[Data excerpts]

————————

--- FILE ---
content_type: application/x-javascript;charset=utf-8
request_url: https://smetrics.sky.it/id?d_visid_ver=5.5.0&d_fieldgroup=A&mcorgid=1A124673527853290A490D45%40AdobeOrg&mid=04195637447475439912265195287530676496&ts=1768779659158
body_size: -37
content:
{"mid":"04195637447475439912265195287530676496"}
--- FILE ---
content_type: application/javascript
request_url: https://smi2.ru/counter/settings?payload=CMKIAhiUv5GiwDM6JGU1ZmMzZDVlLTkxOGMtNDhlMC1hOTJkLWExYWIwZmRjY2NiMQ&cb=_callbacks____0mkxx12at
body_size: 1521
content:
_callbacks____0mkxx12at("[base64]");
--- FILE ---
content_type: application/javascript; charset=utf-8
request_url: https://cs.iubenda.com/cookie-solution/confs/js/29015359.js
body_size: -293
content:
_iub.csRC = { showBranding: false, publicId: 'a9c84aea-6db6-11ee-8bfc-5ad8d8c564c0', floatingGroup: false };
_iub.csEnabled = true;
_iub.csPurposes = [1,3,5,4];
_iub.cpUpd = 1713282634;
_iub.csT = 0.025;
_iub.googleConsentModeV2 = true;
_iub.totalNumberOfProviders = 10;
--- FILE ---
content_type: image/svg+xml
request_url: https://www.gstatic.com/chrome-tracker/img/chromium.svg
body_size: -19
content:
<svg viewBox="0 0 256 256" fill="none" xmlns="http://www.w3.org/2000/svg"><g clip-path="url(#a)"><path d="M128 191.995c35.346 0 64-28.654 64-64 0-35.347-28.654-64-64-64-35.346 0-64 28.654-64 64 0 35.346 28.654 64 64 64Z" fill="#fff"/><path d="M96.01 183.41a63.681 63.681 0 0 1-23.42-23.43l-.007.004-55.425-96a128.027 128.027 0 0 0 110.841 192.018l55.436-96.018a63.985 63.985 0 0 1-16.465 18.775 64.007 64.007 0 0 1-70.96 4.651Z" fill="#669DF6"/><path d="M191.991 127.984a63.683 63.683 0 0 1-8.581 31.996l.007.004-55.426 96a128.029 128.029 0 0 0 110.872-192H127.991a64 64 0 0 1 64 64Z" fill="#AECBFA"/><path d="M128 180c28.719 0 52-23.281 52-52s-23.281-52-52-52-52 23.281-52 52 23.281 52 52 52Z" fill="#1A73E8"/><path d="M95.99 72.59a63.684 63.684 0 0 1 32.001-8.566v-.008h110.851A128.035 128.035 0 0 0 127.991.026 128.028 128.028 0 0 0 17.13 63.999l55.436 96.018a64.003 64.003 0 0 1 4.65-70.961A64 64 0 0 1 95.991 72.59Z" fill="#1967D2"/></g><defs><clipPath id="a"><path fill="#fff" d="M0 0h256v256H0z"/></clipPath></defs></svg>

————————

- _Problem requirements_:
Show all lines from the data that contain "true".

- _Output below_:
_iub.csEnabled = true;
_iub.googleConsentModeV2 = true;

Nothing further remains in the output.